19 August 2015 | Treac’h er Gourhed, Ile Houat, France 47’22.99N 2’56.85W - Ile de Penfret, Iles de Glenan, France 47’43.05N 3’57.04W via Port Kerel, Belle Ile, France & Port Tudy, Groix, France
Everything on Ruffian is designed for a purpose. Our anchor is designed to attach us to the ground, our walking boots are designed to protect our feet, our bottoms have been designed with padding in mind and our sunglasses have done a great job at shielding our eyes from the radiant colours in the Glenan Islands. Our solar panels are designed to give us free energy, but they have not performed well in their latest task, that of being used as fenders.
Our anchor, as designed, did a great job at attaching us to the ground in Ile Houat and with great effort we finally pulled it up from the bottom. It seemed to be so deeply embedded that its point was being warmed by the earth's magma crust
On our agenda for the day was a tiny inlet, where there is space for about 3 boats, on the next island in the chain, Belle Ile.
Arriving in Belle Ile we found that we were the 3rd boat and being 3rd we considered the anchorage 'full'. It was now time to break out the walking boots and use them for what they were designed for. We romped around villages so sleepy that they would be better described as catatonic and the signs of summer were everywhere. Hay had been harvested, wild flowers were in bloom and the joyful screams of children from beaches could be heard everywhere.
Rounding the final corner to the now 'full' bay we were somewhat surprised to find that boats were everywhere. Another 14 had squeezed in, and then just as darkness fell, as we now expect from French Sailors, more boats entered. Amazingly disaster didn't befall this situation and everyone just swung around within inches of each other without a seeming care in the world.
Having escaped disaster in an anchorage we thought that luck was on our side and we thought we'd test it in the most bonkers port we have ever been to, Port Tudy. What makes Port Tudy truly bonkers is that boats tie up to huge mooring buoys in the harbour. Not much unusual about that, that is until you tie so many boats to all the buoys that they form one sold line of boats. Lines are linked everywhere, it takes military planning to leave and teams of people all working together.
As the day went on we felt we'd lucked out as we were only surrounded by boats on 3 sides and we went to bed for a night of restful slumber. Then disaster.

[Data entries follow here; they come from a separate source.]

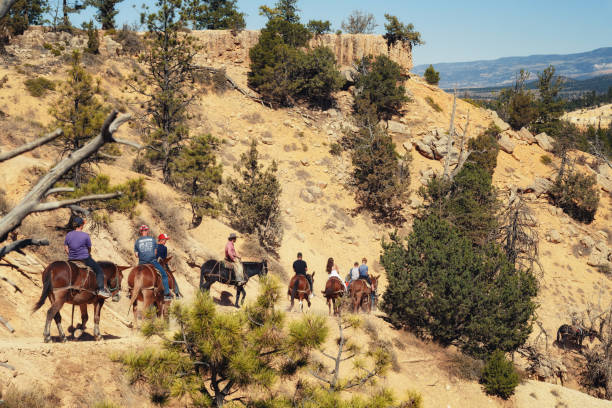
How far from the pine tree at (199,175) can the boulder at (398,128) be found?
2278 cm

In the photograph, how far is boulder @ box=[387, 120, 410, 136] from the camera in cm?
4509

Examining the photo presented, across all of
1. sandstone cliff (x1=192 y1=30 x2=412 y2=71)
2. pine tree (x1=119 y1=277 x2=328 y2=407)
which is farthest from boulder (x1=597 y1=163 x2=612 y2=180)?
pine tree (x1=119 y1=277 x2=328 y2=407)

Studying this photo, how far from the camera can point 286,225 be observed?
32156 mm

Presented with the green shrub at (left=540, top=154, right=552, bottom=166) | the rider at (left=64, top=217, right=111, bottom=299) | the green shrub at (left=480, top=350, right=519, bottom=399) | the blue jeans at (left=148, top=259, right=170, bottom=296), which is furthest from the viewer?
the green shrub at (left=540, top=154, right=552, bottom=166)

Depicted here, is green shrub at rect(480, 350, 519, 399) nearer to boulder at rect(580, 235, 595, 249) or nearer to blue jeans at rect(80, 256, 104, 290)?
blue jeans at rect(80, 256, 104, 290)

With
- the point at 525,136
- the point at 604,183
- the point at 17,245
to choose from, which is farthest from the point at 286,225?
the point at 604,183

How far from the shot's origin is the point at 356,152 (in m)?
38.1

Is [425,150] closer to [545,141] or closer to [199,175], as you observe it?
[545,141]

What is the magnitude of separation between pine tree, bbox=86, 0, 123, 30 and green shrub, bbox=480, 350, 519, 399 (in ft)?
154

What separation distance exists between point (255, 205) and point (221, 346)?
69.7 feet

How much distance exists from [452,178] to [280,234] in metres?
16.0

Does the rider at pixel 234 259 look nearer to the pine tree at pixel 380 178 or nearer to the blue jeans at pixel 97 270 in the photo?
the blue jeans at pixel 97 270

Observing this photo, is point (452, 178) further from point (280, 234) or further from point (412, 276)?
point (412, 276)

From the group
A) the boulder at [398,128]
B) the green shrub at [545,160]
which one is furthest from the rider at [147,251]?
the green shrub at [545,160]
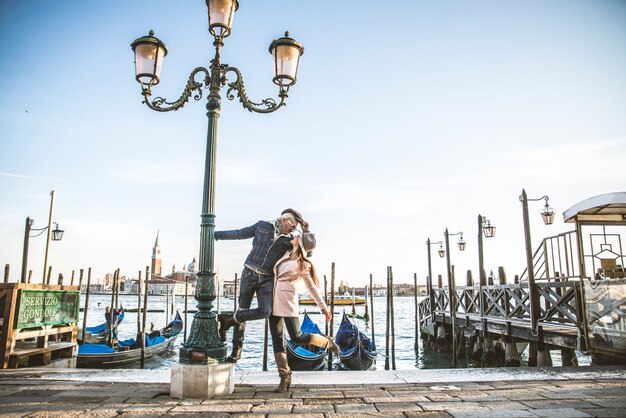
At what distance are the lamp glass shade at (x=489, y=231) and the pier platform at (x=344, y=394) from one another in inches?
366

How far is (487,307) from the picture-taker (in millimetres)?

Someone in the raft behind had just left. They'd not used any planning or anybody they'd just untied everyone. Towering over our cockpit and finding little Ruffian a good place to stop, were all the boats that were behind us. Our solar panel designed to give power was proving to be a pretty rubbish fender and would now be a pretty rubbish solar panel too.
With the chaos of the harbour behind us we took to the saddles of some hire bikes to circumnavigate this little island with new friends Sandi & Colin. The island didn't prove to be quite so small when you've got to ride down every hill, out to every viewpoint, past every point of interest and where no road is either straight paved or flat. By the end of the day the padding on our bottoms had been tested to the max and proved to be just about fit for purpose.
Undoing all the 1000's of lines that held the raft of boats together proved more successful when some planning and people were deployed. We slipped out as if someone had designed a system and found ourselves at the fabled Glenan Isles. Our sunglasses, being designed to shade your eyes from brilliant colours worked as we hoped they would. The water was the bluest of blues and the sand the whitest of whites.
As everything is working as designed, apart from the poor solar panel, and after having sleepless nights because of wind, anchoring boats and free boats, we feel that it's time to test the design limits of our mattress by seeking some flat water and getting some proper sleep. We're going to be heading for some flat water of the Odet River with its chateau lined banks.
Phew. The calm after the storm.
Finally some lovely sailing.
Port Kerol, before the hordes arrived.
Signs of summer are everywhere.
Port Kerol, as the hordes start arriving.
Brrrrrrr. Chocolate Chaud is the only answer.
Groix. Monuments cover the place.
That lighthouse will have weathered some storms.
Crikey. That is one seriously drying harbour.
Just keep pedalling.
And you'll be rewarded by a great view.
Now THEY are wild flowers.
Great hire bikes, apart from the colour.
Lordy. That's a lot of boats attached to not a lot of buoys.
Someone has caught something.
Errr. Just where has the wind gone?
Brrrrrrr. Ignore the cold and it doesn't exist.
Wow. Beaches, boats and blue.
All very Cape Cod.
No Iain, you can't take that anchor as a spare.
Now that is what I call a bay full of blue water.